Army may add hundreds of civilian investigators to address problems highlighted by Fort Hood review

The Army's senior leadership has yet to make a final decision on how to reform the service's Criminal Investigation Command, but an internal review identified a...

The Army is considering a major hiring effort to address shortcomings in its law enforcement enterprise, an initiative that could add hundreds of new career civilian investigators to its workforce.

Although no decisions are final yet, the potential hiring wave would be part of a series of reform options the Army’s Criminal Investigation Command (CID) is preparing for the approval of the service’s senior leadership, all meant to address shortcomings the Fort Hood Independent Review Commission identified within the CID enterprise.

Maj. Gen. Donna Martin, the commander of Army Criminal Investigation Command, told Congress this week that the findings of independent review were “eye opening” for the Army, and prompted Army CID to launch a bottom-up review of its own. That internal review found that the Army’s law enforcement organization is structurally outdated and significantly under-resourced — both in terms of money and people.

“One of our options — our courses of action — would add up to 300 [civilian investigators] across our command to help fill some of those capability gaps that we currently have,” she told the House Armed Services Committee.

Martin told lawmakers CID’s current organizational structure is based on a “pre-9/11” threat model that didn’t give it the flexibility it needed to adapt to changing realities over the past two decades.

Among the changes over that period: A doubling in the number of senior DoD officials that are assigned security details staffed by CID agents, a quadrupling of criminal investigations into sexual assault cases, and cuts to the budget lines that fund Army crime prevention programs. She said the findings all point toward a need for more resources.

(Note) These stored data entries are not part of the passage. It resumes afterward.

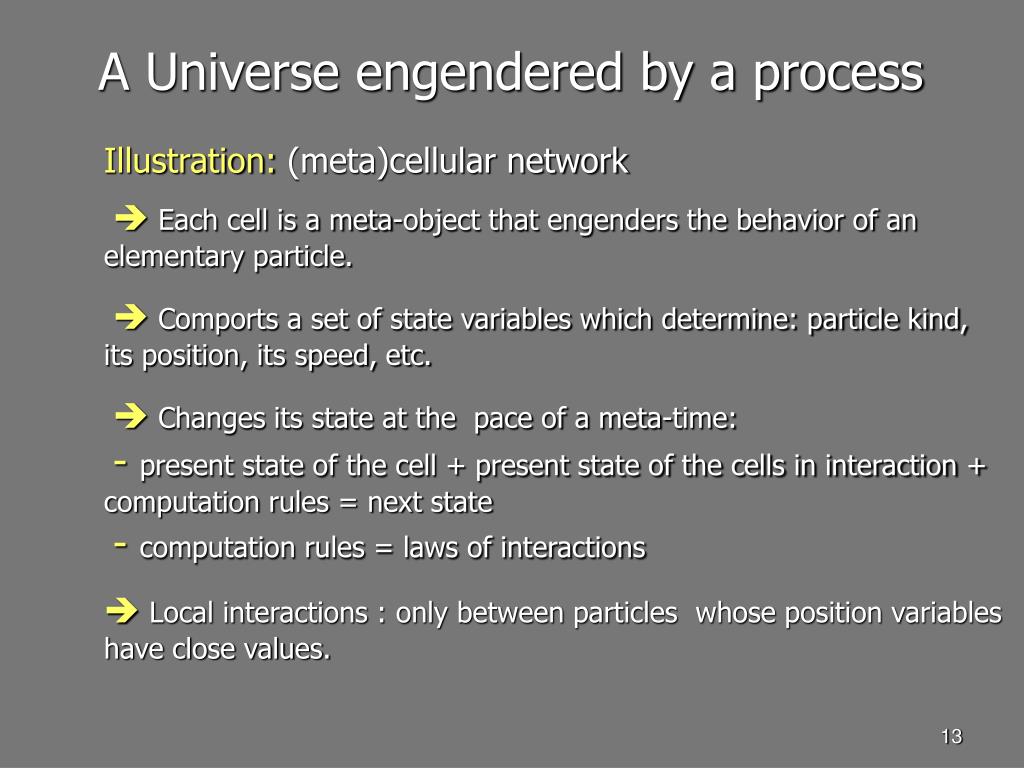 A Universe engendered by a process

Illustration: (meta)cellular network

➔ Each cell is a meta-object that engenders the behavior of an elementary particle.

➔ Comports a set of state variables which determine: particle kind, its position, its speed, etc.

➔ Changes its state at the pace of a meta-time:

- present state of the cell + present state of the cells in interaction + computation rules = next state

- computation rules = laws of interactions

➔ Local interactions : only between particles whose position variables have close values.

13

“Our options would lead to additional civilian investigators and additional special agents in charge at the installation level,” she said. “We also looked at additional drug investigators and building prosecutorial teams that consist of dedicated agents that work with trial counsel to bring cases to trial. And we determined we needed about 30 civilian support personnel to take care of the administrative, logistics and technology functions. As another way to take away some of those administrative burdens, we’re going to put captains who are military police officers in charge of our offices to lead those administrative type functions to free up our investigators to do investigations.”

The independent review also found staffing is a major problem.

At Fort Hood in particular, about a third of CID’s positions were vacant at the time of the review, and the vacancy rate was even higher in earlier years. Also, the agents it does have tend to be inexperienced — 92% were apprentices with less than a year on the job.

“It was just a vastly inexperienced staff there,” said Christopher Swecker, the chairman of the independent review committee and a former assistant director for the FBI’s criminal investigation division. “You could tell from the interviews — they were two or three-question interviews, mostly done by phone, particularly some of the key interviews. Some of the key follow-up questions either weren’t asked or they just weren’t documented in the file. And the dots just weren’t connected. There was an absence of what I would call a master case agent coordinating everything, looking at forensics, looking at prioritization of leads, looking at allocation of resources in the hot spot areas. Instead, they were running sort of checklist-driven investigations.”

None of that is the fault of the agents, Swecker said. They are “victims” of an under-resourced system, he said.

“It would be analogous to a busy FBI field office like New York being staffed almost by 80% new agents right out of the FBI academy,” he said. “You don’t even hit your stride as an investigator, I don’t think, until about six, seven years into it. And unfortunately, I don’t think that the CID has a cadre of 5- to 10- to 15-year agents. Many of them leave, I’m told, by the time they get some level of experience.”

The review found one consequence of that lack of experience is that Fort Hood agents failed to identify serial offenders on the base. The review team was able to identify several serial sex offenders just by reviewing the local CID office’s case files – connections investigators had missed, according to Mary Counts, another former FBI leader who served on the commission.

“During the course of our interviews with the victims and witnesses and with other people who had extensive knowledge of these incidents, we heard ‘textbook grooming, serial offender, repeat offender, predator,’ over and over again,” she said. “We were able to put together a list and almost know when that person came in to be interviewed what case they were talking about.”

The review commission found the Army had been using Fort Hood as a “training ground” for new CID agents, and that almost all of them were active duty soldiers who tend to move to new assignments relatively quickly.

Indeed, Fort Hood had only three civilian investigators while the other 42 agents were all enlisted soldiers or warrant officers. Swecker said adding more of those civilian positions in the 1811 job series, as the Army is considering doing, has some obvious advantages.

“One, they don’t transfer around as much, and two, they have powers off the base, so you have fewer issues with [the Posse Comitatus Act],” he said “They can work joint investigations and actually have authority outside the military installation. So much happens off the base that involves soldiers. And what we saw was a big gap there in terms of working true joint investigations with local law enforcement where they could actually, elbow-to-elbow, work cases together and share information real time.”